NCJ Number
110471
Journal
New England Law Review Volume: 22 Issue: 2-3 Dated: (December 1987) Pages: 315-339
Date Published
1987
Length
25 pages
Annotation
This article examines the Supreme Court's standard of value for an obscenity conviction and discusses whether it is as precise and workable as it could be.
Abstract
In Miller v. California, the U.S. Supreme Court established the standard for an obscenity conviction under the Constitution. A work will be found to be obscene if 'taken as a whole, (it) lacks serious literary, artistic, political, or scientific value.' However, the words of the Miller definition of obscenity raise litigable issues of interpretation. Interpretive difficulties occur with each element of the definition: what does considering the work 'as a whole' mean; what does 'lack' of value mean; and how can 'serious' ideas and 'serious' values can be defined.
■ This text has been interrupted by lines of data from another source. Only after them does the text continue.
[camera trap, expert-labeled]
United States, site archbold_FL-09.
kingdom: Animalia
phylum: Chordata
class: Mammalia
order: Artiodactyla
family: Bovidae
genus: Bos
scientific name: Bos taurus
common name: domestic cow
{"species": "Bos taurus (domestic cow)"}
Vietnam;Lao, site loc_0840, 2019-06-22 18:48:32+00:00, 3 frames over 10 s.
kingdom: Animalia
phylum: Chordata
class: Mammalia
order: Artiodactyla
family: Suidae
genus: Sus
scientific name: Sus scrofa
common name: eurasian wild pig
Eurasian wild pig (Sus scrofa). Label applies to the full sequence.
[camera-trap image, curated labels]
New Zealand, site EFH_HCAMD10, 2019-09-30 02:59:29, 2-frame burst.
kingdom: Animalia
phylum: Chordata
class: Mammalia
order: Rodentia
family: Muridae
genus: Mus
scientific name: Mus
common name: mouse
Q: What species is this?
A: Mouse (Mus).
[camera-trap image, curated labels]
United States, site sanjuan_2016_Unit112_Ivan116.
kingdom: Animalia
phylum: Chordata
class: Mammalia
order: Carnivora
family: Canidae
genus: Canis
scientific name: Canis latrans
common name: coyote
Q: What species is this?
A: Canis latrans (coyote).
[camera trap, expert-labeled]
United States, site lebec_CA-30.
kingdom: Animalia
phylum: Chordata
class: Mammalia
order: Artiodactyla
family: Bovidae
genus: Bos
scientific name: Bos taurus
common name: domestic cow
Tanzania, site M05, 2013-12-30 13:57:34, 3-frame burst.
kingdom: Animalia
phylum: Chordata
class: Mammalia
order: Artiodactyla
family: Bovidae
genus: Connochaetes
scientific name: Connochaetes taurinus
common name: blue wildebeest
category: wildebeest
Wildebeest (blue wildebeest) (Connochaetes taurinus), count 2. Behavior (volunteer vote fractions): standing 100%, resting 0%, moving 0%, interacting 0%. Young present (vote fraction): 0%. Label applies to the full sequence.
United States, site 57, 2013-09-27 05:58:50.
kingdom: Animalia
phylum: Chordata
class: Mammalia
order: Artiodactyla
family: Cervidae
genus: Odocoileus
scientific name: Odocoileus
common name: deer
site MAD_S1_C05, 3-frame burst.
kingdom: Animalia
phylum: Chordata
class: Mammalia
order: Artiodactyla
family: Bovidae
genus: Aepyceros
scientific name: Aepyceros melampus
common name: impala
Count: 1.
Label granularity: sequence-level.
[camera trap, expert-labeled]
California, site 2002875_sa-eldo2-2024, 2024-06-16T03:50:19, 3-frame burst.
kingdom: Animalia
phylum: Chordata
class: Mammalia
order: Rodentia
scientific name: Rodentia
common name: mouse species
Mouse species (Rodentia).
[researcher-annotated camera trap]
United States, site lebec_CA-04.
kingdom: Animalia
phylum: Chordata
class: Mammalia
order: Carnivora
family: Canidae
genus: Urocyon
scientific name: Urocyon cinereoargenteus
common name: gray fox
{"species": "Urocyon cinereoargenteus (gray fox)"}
Additionally, the concept of artistic, literary, political and scientific value, is open to interpretation as is how these categories incorporate symbols and ideas. How pornography relates to the question of value and how a jury might interpret an expert's testimony on the absence of value in a work purporting to be literary, artistic, scientific, or political, is questionable. Cases following Miller have not resolved whether a contemporary community standards test should also be applied to the issue of 'serious value' in the Miller obscenity test. The Supreme Court should not feel obliged to adopt a more liberalized standard for obscenity because it finds the Miller test imprecise and because it thinks such action is mandated by the constitution. 118 footnotes.